Coalition of Nearly 100 Groups to Congress: Support H.R. 5053

Michi Iljazi

June 14, 2016

The Internal Revenue Service (IRS) has been criticized (rightfully so) when it comes to how the agency has been treating taxpayers and taxpayer information.  The Taxpayers Protection Alliance (TPA) strongly believes that the agency that enforces tax law should be working for the taxpayer, not instilling fear in them. Keeping that in mind, combined with recent revelations of just how widespread the IRS targeting scandal was, TPA sent this letter, signed by over 90 organizations, to the House yesterday calling on Congress to support H.R. 5053, the “Preventing IRS Abuse and Protecting Free Speech Act,” sponsored by Rep. Peter Roskam (R-Ill.). The legislation would eliminate the Schedule B form for 501(c) organizations, which includes identifiable information of contributors to 501(c) organizations. This information is irrelevant to the routine handling of 501(c) organization tax filings and will help make tax compliance easier. The IRS doesn’t need the form, and eliminating it will help to curb possible targeting in the future.

Read the full letter below:

 

June 13, 2016

Dear Member,

As organizations that represent the interests of millions of taxpayers across the country, we write in support of H.R. 5053, the “Preventing IRS Abuse and Protecting Free Speech Act,” sponsored by Rep. Peter Roskam (R-Ill.). This legislation would eliminate the Schedule B form for 501(c) organizations, which includes identifiable information of contributors to 501(c) organizations. This information is irrelevant to the routine handling of 501(c) organization tax filings and will help make tax compliance easier, as well as further curb the ability of the Internal Revenue Service (IRS) to hinder free speech and civic participation among the public.

This bill presents an opportunity to strengthen free speech protections in light of recent cases of intimidation and mishandling of private information by the IRS. It would be a win for organizations across the political spectrum.

Free speech has been under assault in recent years and the IRS has been at the center of the controversy. In several well-documented cases, the agency leaked private and sensitive Schedule B information that should never have been made public. For example, the agency settled a lawsuit with the National Organization for Marriage (NOM) after an IRS official emailed NOM’s Form 990, Schedule B to the Human Rights Campaign, which then published it.

The revelations of leaked information, as well as evidence proving that the IRS selectively grouped organizations based on their names, policy positions, and perceived ideology to deny or delay requests for non-profit status, show that the fight for free speech is alive and very real.

Lawmakers must take every opportunity to keep the IRS in check, as the agency has been both derelict in its oversight and abusive with its power. H.R. 5053 will reduce the risks of continued abuse. 

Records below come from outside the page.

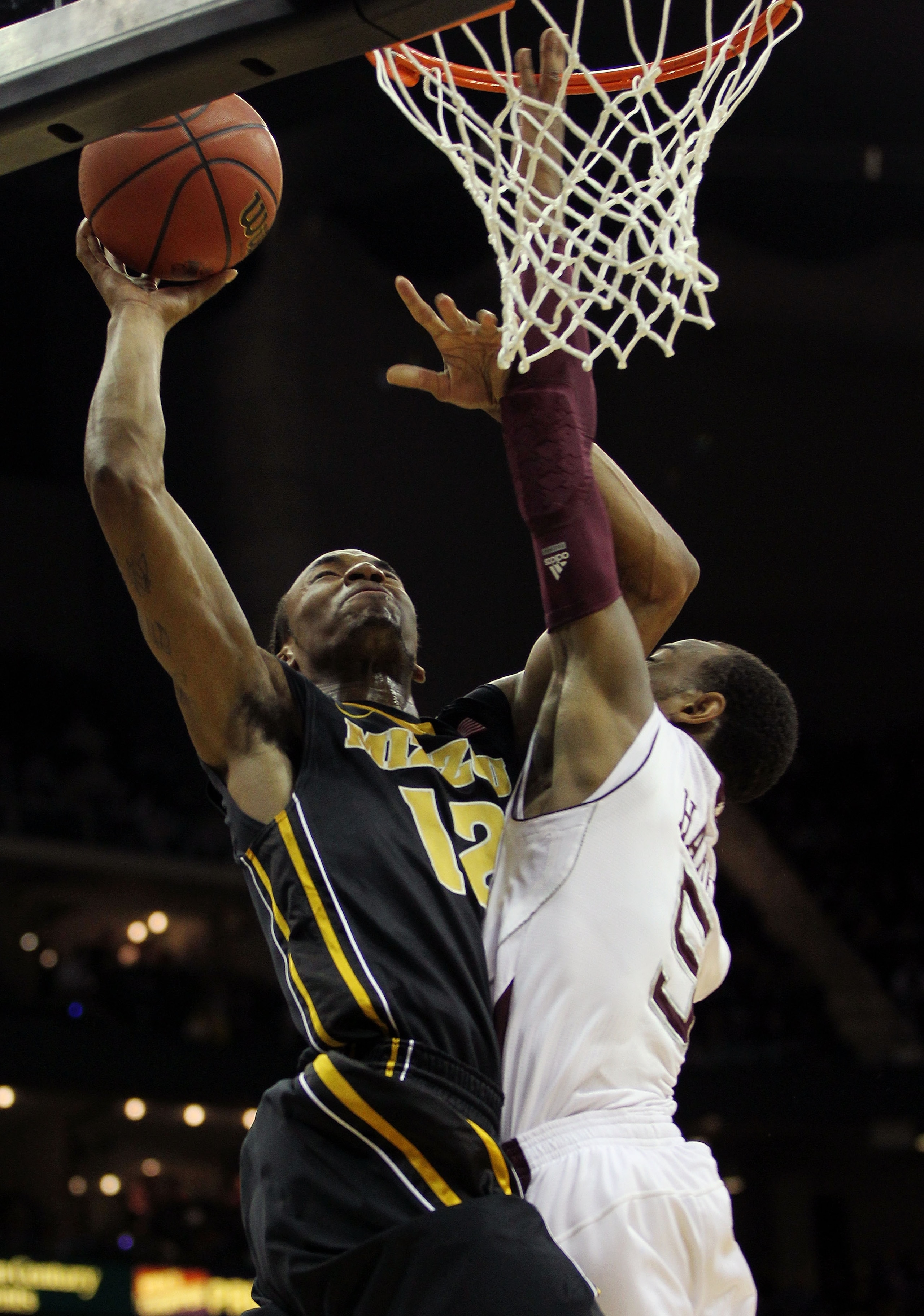 KANSAS CITY, MO - MARCH 10:  Marcus Denmon #12 of the Missouri Tigers goes up for a shot against Dash Harris #5 of the Texas A&M Aggies during their quarterfinal game in the 2011 Phillips 66 Big 12 Men's Basketball Tournament at Sprint Center on March 10,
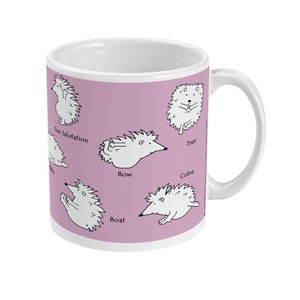 May include: White ceramic mug with a light purple background featuring cartoon hedgehogs in yoga poses. Poses include Sun Salutation, Tree, Bow, Boat, and Cobra. The mug has a white handle and a white interior.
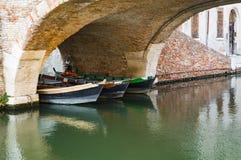 Шлюпки под мостом в Comacchio, Италии стоковые изображения Шлюпки под мостом в Comacchio, Италии стоковые изображения
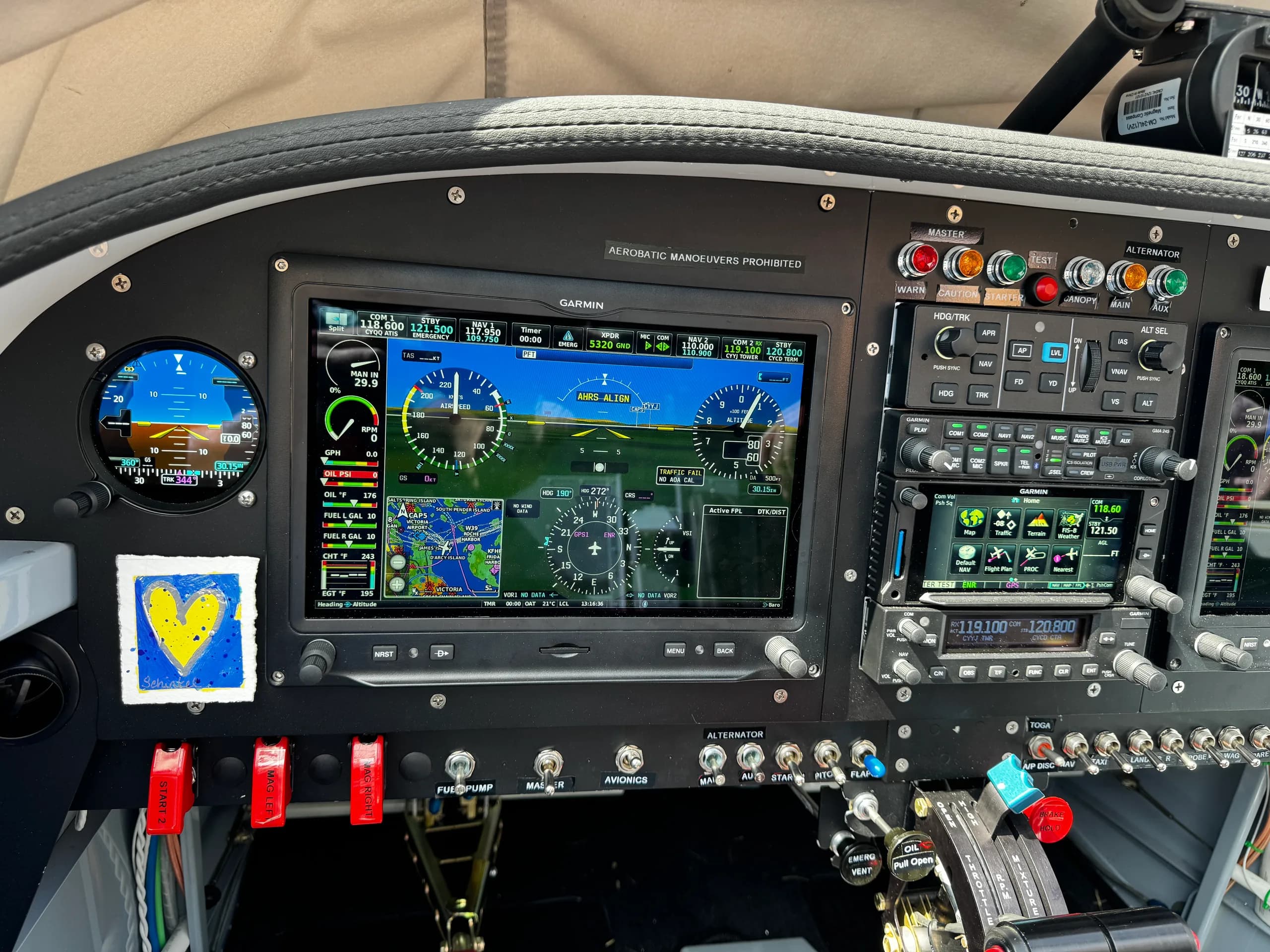 A close-up of the aircraft's instrument panel, displaying a large Garmin screen with flight data and a small yellow and blue heart sticker on the left.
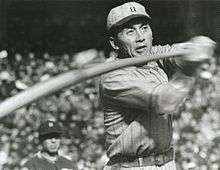 Fumio Fujimura wearing a white pinstriped old-style baseball uniform and swinging a baseball bat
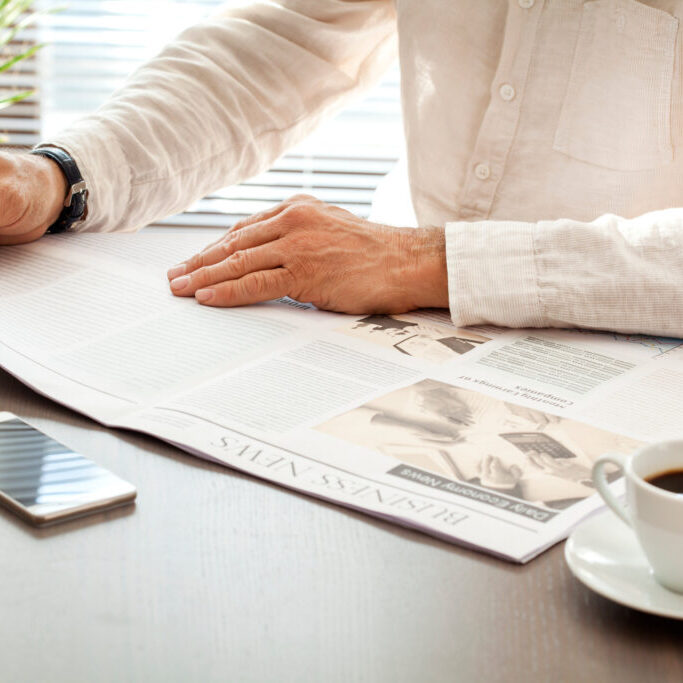 Man reading newspaper on table Man reading newspaper on table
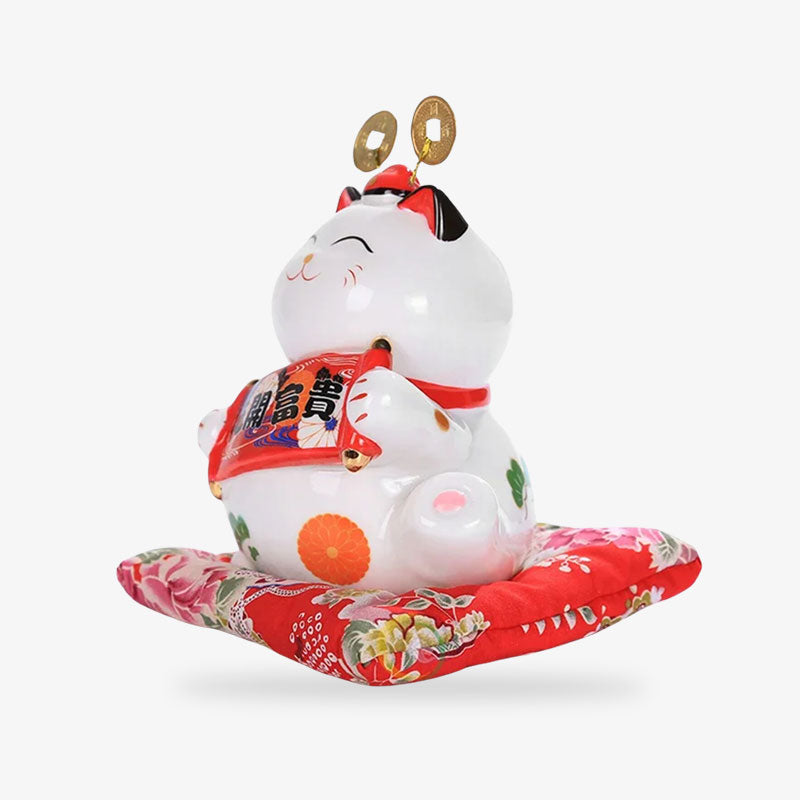 Gato de la suerte japonés de cerámica blanca sobre cojín rojo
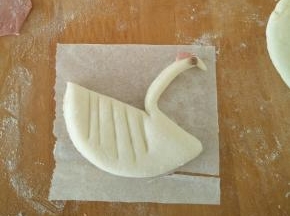 剪出小圆形，沾上去做眼睛。红色面团也擀成片，剪出鹅冠。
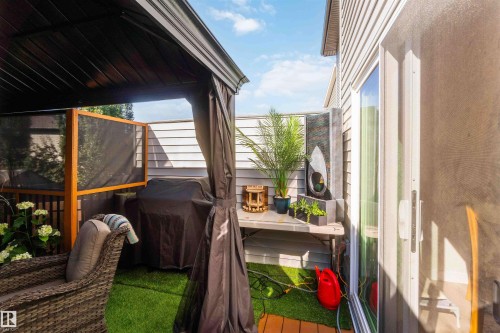 Covered patio featuring a permanent overhead structure, wood-look flooring, and a sliding glass door - 91 Hilton Cove, Spruce Grove, AB -  With Exterior
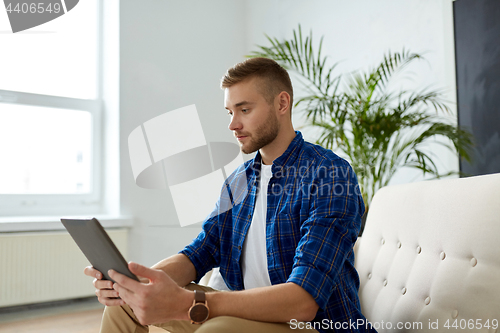 Image of man with tablet pc sitting on sofa at office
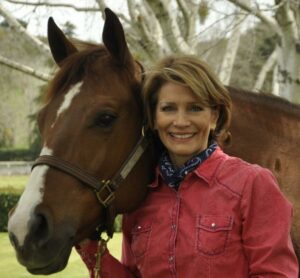 Debbie Loucks with the family's horse, Bunny, which is short for Steel Buns - photo by James Oliver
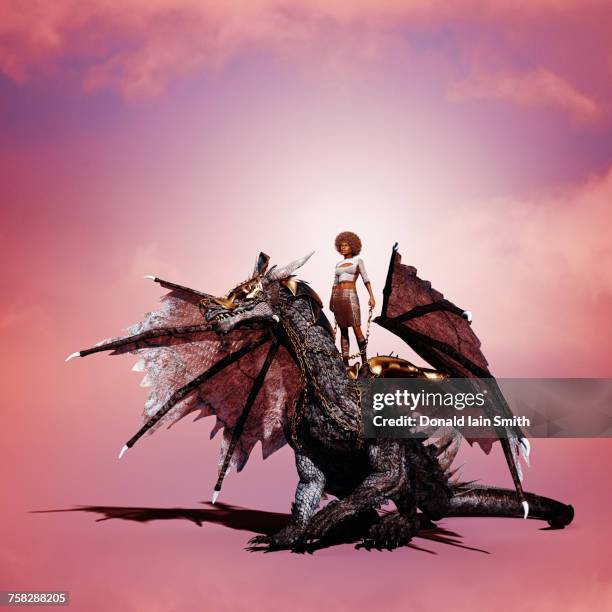 woman riding dragon - fantasy dragon stock pictures, royalty-free photos & images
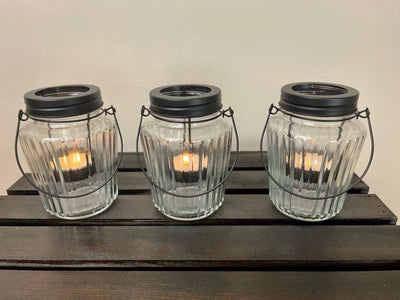 Rent a Rose- Wedding Decor-Mini Black and glass table lanterns. The price to rent a single votive including candle is $2.00
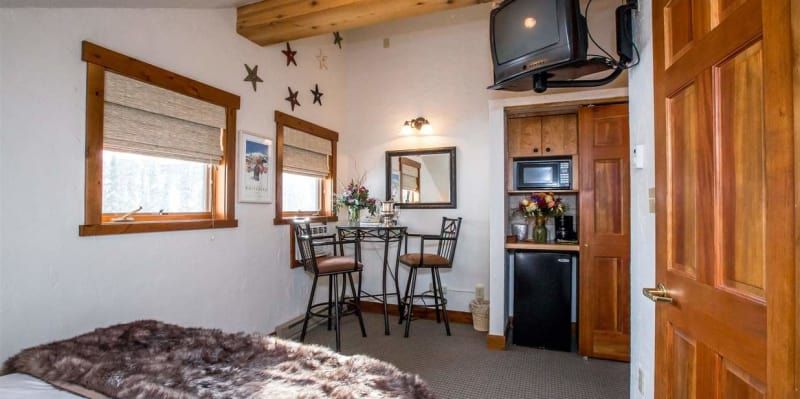 A small hotel room with a bed, table, windows, and a small kitchenette. The walls are white, and the wood trim and door are a warm brown.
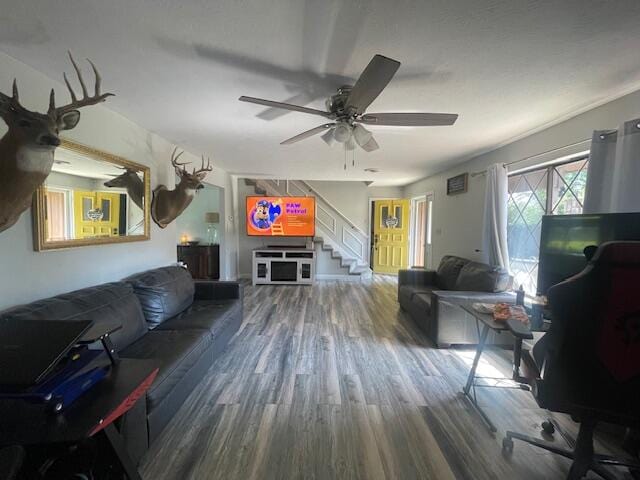 living room featuring ceiling fan and hardwood / wood-style flooring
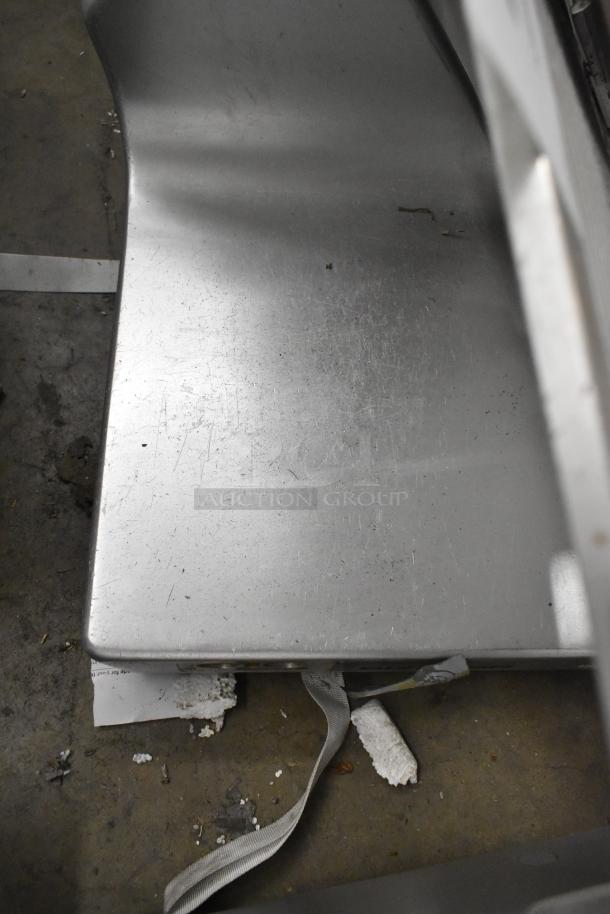 Bizerba SE 12 US metal commercial countertop meat slicer. Shows surface wear; 120 volts, 1 phase.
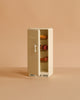A delightful cream-colored Maileg Kitchen Set with Grandma & Grandpa is shown with its fridge door slightly open, displaying miniature food items on the shelves. Perfectly sized for Maileg mouse furniture, this set adds a charming touch to any Maileg accessories collection. The background features a solid light beige color.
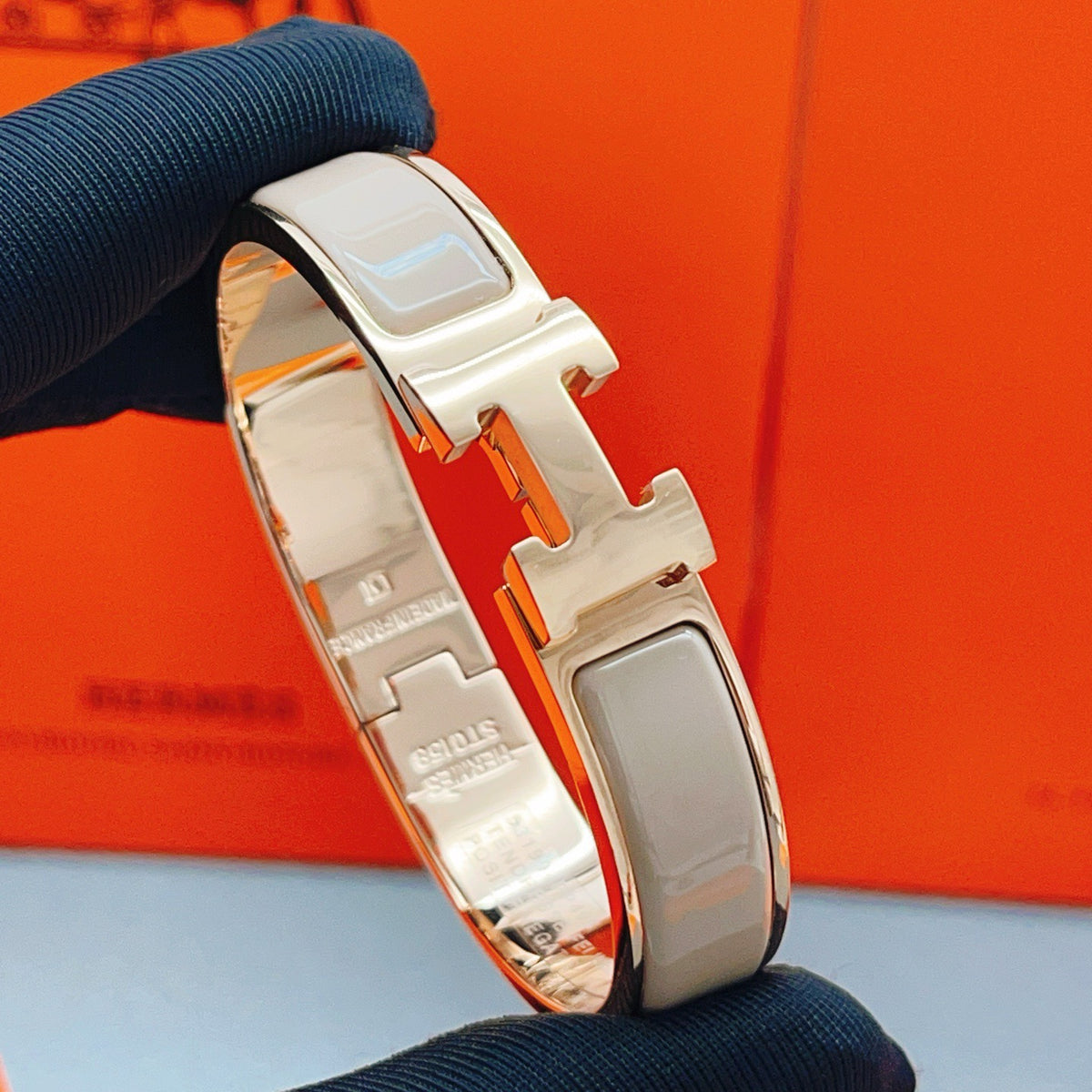Hermès Gray Leather Bracelet with Rose Gold Details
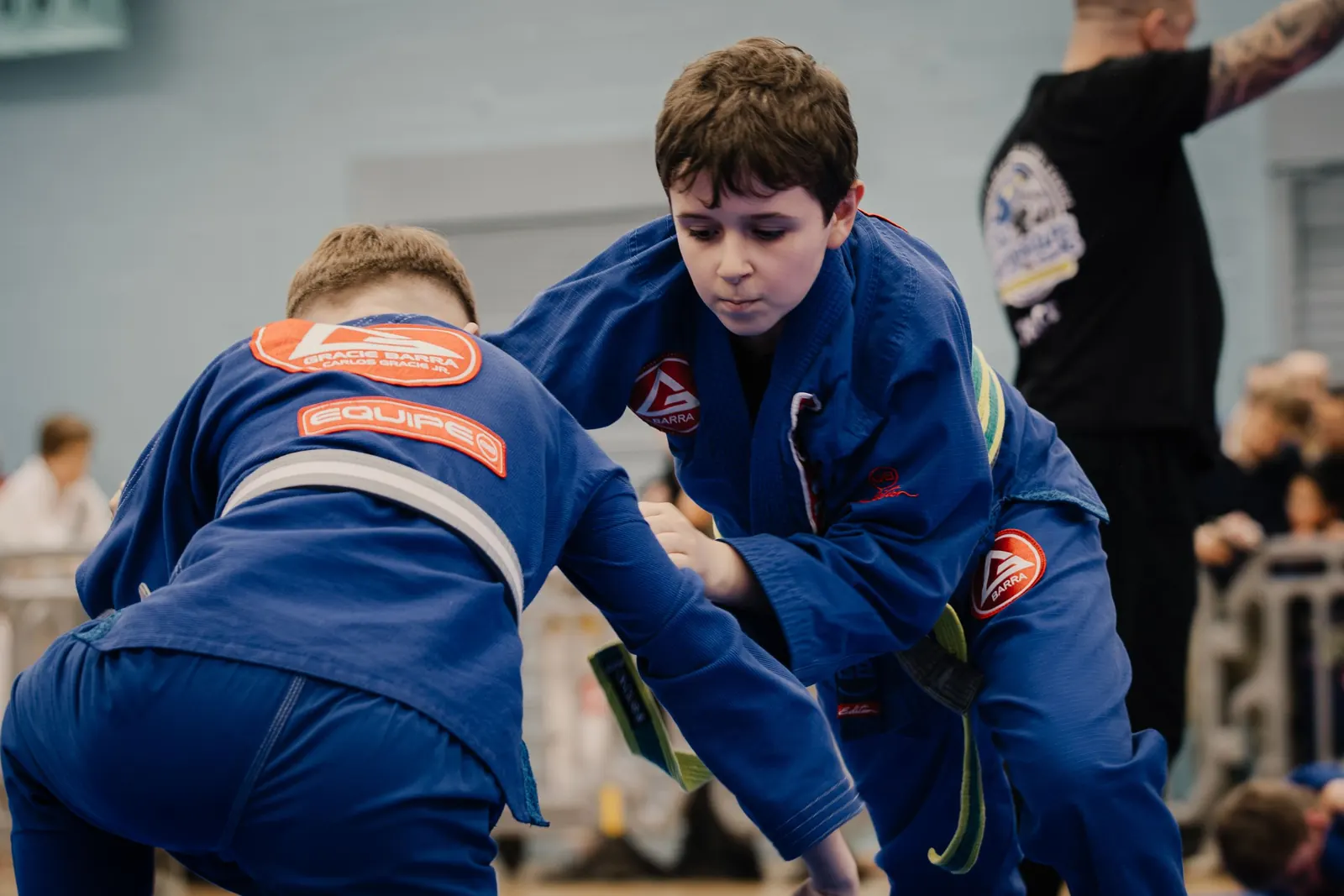 Two young students in blue gis practising standing grips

Some officials at the IRS have even supported ending the Schedule B form requirement for some 501(c) classifications.  For example, in December of 2015, it was reported that Tamara Ripperda, IRS Director of Exempt Organizations, discussed the potential for elimination of Schedule B:

The IRS is considering eliminating Schedule B of the Form 990, which asks for the names and addresses of an exempt organization’s contributors and for certain information about contributions received.  Tax Analysts reported that, at a program sponsored by the Urban Institute, Tammy Ripperda (Director of Exempt Organizations at the IRS) questioned whether the IRS should ask for the names and addresses of contributors, given that this information is not made public, and whether there is a need for the information from a federal tax law enforcement standpoint.

It is clear that the Schedule B form requirement is not needed.  Therefore, we urge all members of the House of Representatives to support H.R. 5053 and eliminate the Schedule B form requirement for 501(c) groups.